During January, we proceeded with building HPK TOB modules with type 19 hybrids at a reduced rate and monitoring the resistance of the glue connection. Any module where the conductance looked suspicious (even slightly over the 11.31K ohms) we set aside and monitored. See Table 1. Modules with normal resistance are not shown.

We talked to Tra-Con who makes the Tra-Duct 2902 silver epoxy that we are using after we built the 1st 6 modules. They thought it might be a mixing problem. We then implemented strict mixing rules to make sure it was done properly and consistently. We checked the left over epoxy from each batch and started putting epoxy dots between glass slides with a ~100micron gap from each batch. The epoxy always conducted fine everywhere except in the module.

Next we increased the amount of silver epoxy we were using to the point where it was just squeezing out from under the side of the sensor.

- Written task 1 -
From the rows below, pull out every line that contains the string "evenodd", matching its case exactly.

Dataset records

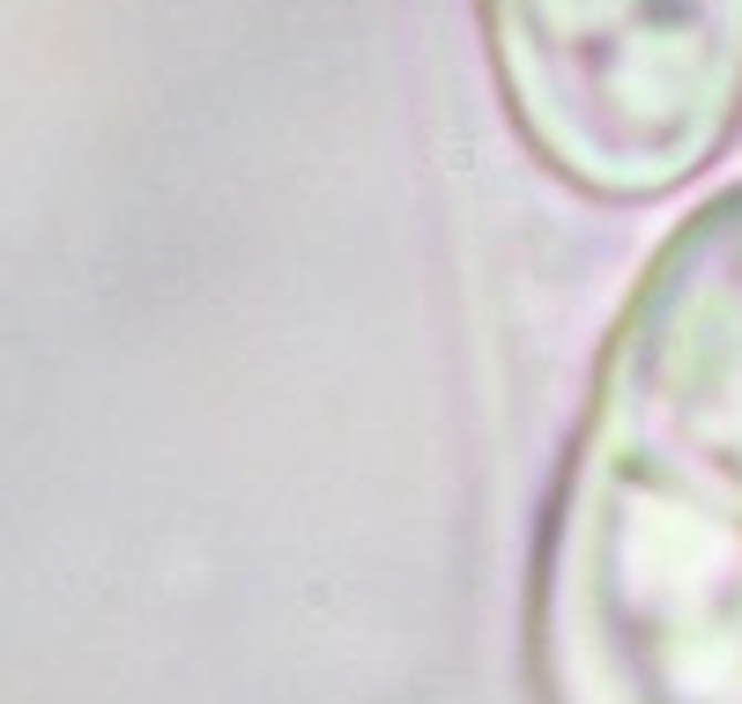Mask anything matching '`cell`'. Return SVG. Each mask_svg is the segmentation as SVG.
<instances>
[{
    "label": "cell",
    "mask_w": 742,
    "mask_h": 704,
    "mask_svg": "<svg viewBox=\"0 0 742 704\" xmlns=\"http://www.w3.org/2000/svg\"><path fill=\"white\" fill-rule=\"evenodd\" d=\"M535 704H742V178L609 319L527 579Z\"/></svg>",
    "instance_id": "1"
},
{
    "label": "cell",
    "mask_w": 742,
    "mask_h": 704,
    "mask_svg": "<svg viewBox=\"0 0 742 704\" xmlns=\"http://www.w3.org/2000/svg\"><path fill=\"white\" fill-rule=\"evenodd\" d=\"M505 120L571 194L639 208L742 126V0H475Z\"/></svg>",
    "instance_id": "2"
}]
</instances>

--

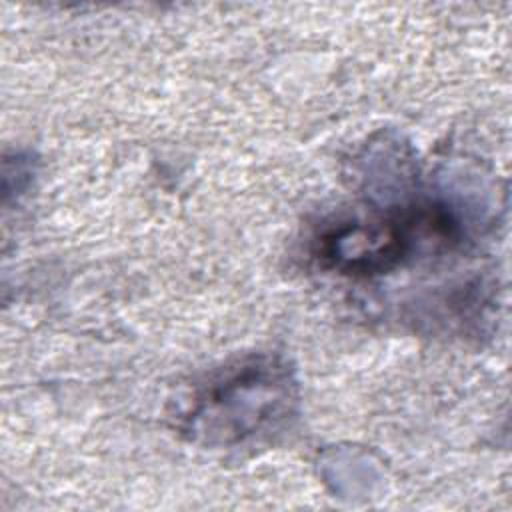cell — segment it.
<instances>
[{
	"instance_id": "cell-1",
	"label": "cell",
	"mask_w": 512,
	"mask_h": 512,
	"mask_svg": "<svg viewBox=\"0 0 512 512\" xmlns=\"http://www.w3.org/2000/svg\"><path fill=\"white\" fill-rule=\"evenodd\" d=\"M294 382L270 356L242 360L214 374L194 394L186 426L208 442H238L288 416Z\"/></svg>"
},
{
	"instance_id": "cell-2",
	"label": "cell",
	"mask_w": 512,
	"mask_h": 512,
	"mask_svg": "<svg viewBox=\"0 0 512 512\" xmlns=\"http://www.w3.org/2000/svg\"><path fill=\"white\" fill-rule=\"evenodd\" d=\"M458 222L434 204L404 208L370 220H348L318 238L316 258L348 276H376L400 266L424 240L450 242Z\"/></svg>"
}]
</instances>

- Written task 2 -
According to the excerpt on module building, what gap separated the glass slides between which the epoxy dots were placed?

- Exercise answer 1 -
    "mask_svg": "<svg viewBox=\"0 0 742 704\" xmlns=\"http://www.w3.org/2000/svg\"><path fill=\"white\" fill-rule=\"evenodd\" d=\"M535 704H742V178L609 319L527 579Z\"/></svg>",
    "mask_svg": "<svg viewBox=\"0 0 742 704\" xmlns=\"http://www.w3.org/2000/svg\"><path fill=\"white\" fill-rule=\"evenodd\" d=\"M505 120L571 194L639 208L742 126V0H475Z\"/></svg>",
	"mask_svg": "<svg viewBox=\"0 0 512 512\" xmlns=\"http://www.w3.org/2000/svg\"><path fill=\"white\" fill-rule=\"evenodd\" d=\"M294 382L270 356L242 360L214 374L194 394L186 426L208 442H238L288 416Z\"/></svg>"
	"mask_svg": "<svg viewBox=\"0 0 512 512\" xmlns=\"http://www.w3.org/2000/svg\"><path fill=\"white\" fill-rule=\"evenodd\" d=\"M458 222L434 204L404 208L370 220H348L318 238L316 258L348 276H376L400 266L424 240L450 242Z\"/></svg>"

- Exercise answer 2 -
The gap was about 100 microns.